======== TEXT EXTRACT

Now, if we want to find the partial derivative of the error with respect to w i j we get
this is equal to del e by del o j, del o j by del net j, del net j by del w i j. So to
simplify the computation we have used the chain rule to write del e the partial derivative
of the error with respect to w i j as the product of these three partial derivatives,
so to make the computation simple for us. This is m j this is my unit j and these are
the units which are feeding to this unit, this is the unit i. And j has you know initially
the output is net j and then the output is o j. So this is o j and this is o i.
Now, we have decomposed this partial derivative in these three components. Now what we will
do is that let us remember this and we will do these three computations separately then
we will write them together. So first let us look at del net j by del w i j, del net
j by del w i j. So what is net j, net j is sigma o i w i j. And so we have del del w
i j sigma of w k j o k equal to 1 to n, so this is equal to o i. Because only here we
have w i j and these other link 1 to n they have nothing to do with i. So, del net j by
del w i j is simply o i. In corresponding to o i only we have w i j, and we have o 1
w 1 j, o 2 w 2 j, o 3 w 3 j they have nothing to do with w i j. So only here we will have
and so this is equal to o i. So, del net j by del w i j this we have this
part we have computed and this a is equal to o i. Let me clean this so that we can work
out the other two components of this expression. Next let us take this second term del o j
by del net j. What is o j? O j equal to phi of net j, so del del net j we have phi of
net j. We have already seen that this particular derivative will depend on the form of the
activation function if you assume sigmoid activation function, for sigmoid activation
function we will have this is equal to phi of net j 1 minus phi of net j. So, this is
the second term here which we have computed given like this.
Now, let us look at the third term del e by del o j. Now we can take the derivative with
respect to o j and we can get recursive expression of the derivative as follows; this is equal
to summation over i. Now first of all let us say that the inputs to this network are
1, 2, 3, 4 up to n, so, let us say z equal to 1, 2, n these are the inputs to the unit
o j. We can write this as follows; summation i So, del e o j, before that let me write
this. So, this is e of the output o j is equal to
this error is dependent on or rather write let me just write it in a proper way. It is
other way round. So, this error at the unit o j has come from the units which are upstream
of o j. If you allow let me rub this part, so that we can make the drawing here.

================

■ PROBLEM REQUIREMENTS ■
Carry on the transcript of the backpropagation lecture from the point where it stops. The records that come next have no connection to the lecture on backpropagation.

======== RAW DATA

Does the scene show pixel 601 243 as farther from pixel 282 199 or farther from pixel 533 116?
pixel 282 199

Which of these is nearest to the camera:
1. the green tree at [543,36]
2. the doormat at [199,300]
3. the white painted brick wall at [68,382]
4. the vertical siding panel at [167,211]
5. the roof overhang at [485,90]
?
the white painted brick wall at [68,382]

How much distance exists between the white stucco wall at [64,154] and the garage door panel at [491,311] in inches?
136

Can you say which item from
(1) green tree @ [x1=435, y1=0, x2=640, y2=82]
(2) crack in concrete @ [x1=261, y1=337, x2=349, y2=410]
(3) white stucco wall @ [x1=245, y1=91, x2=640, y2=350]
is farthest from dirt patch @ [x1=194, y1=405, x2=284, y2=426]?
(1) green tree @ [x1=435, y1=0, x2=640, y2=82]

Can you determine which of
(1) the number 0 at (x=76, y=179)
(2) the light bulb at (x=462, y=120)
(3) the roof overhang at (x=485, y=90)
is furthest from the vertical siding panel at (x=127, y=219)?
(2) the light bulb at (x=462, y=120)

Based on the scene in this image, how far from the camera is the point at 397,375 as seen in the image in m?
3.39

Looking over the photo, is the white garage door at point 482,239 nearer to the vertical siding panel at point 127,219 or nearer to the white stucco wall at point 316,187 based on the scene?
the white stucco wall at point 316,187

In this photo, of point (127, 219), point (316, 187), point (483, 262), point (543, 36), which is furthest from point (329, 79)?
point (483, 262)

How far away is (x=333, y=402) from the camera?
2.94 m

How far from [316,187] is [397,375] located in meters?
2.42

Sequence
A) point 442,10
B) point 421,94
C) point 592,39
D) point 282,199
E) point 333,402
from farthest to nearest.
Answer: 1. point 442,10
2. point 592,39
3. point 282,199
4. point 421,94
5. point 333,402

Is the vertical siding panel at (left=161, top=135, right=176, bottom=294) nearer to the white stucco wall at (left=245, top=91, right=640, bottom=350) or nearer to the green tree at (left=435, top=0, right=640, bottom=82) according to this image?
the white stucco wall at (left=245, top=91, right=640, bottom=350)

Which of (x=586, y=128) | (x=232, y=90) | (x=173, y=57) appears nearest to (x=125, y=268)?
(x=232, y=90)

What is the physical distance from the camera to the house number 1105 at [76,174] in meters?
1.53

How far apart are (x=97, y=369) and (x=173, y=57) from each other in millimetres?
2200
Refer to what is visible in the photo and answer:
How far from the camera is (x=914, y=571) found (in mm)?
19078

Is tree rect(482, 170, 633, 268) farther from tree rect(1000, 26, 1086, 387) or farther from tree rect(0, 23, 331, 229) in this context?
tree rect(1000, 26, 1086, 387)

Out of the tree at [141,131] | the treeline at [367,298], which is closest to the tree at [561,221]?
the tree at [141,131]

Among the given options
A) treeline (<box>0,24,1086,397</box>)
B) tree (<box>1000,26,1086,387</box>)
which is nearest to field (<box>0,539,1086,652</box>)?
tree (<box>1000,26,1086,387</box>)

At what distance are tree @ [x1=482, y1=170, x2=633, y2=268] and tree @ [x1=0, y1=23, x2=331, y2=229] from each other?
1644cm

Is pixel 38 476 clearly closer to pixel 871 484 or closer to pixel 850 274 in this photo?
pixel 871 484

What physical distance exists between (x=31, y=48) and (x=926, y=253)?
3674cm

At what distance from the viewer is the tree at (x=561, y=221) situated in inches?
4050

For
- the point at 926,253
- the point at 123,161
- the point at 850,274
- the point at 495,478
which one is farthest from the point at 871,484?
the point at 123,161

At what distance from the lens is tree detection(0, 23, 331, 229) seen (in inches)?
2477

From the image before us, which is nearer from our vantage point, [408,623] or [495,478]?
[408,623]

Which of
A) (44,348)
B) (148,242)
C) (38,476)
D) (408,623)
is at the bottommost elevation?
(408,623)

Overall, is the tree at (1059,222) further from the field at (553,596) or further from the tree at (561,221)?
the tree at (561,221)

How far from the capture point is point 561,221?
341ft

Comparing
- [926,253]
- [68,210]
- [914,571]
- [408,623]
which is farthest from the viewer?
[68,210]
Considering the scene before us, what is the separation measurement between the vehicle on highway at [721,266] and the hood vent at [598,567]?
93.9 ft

================

■ REPLY TO THE TASK ■
So, this is my the unit j and j has certain input which we have already seen, but j outputs
to the next layer, and let the output of j go to the input of these
units and let us call this set of nodes z. And let set say that z comprises of z 1, z
2, etcetera, or just for simplicity let me denote it for this step as 1 2 l. These are
the nodes to which the output of j is feeding. During back propagation the error of these
nodes is due to the error here. So, the error of o j is based on error of net z 1 net z
2 net z 3, or for simplicity let me write net 1, net 2, etcetera net l by del o j. So, these components due to net 1, net 2,
net l we can do a summation. We can write this as let me again compact it error of 1,
2, l, and this we can write as summation over l, this index letters call it i d or let us
use l as the index and l we have del e by del net l del net l by del o j. So, this error
is coming from these units and i am taking the summation over that so summation of del
e by del o j del e where it is coming from this unit. So, we were writing it in chain
form as del e by del net l del net l by del o j. So, for this node we have net 1 and then
o 1, net 2 then o 2, net 3 then o 3, and the output of this contributes to the net 1 contributes
to net 2 contributes to net 3. Now what we can write is that, if we look
at this so we can write this as summation of over l del e by. So, let us look at the
output here, output here is o l. We can write it as del e by del o l, del o l by del net
l. This part i have expanded to del e by del o l times del o l by del net l and we have
del net l by del net j. So, del net l by del o j, so net l will depend on sigma w j l o
j, so from this we get w j l. This component is equal to w j l. So, we have this expression.
We can compute this derivative of error with respect to o j if all the derivatives with
respect to the output of the next layer are already computed. Now, we can write this as.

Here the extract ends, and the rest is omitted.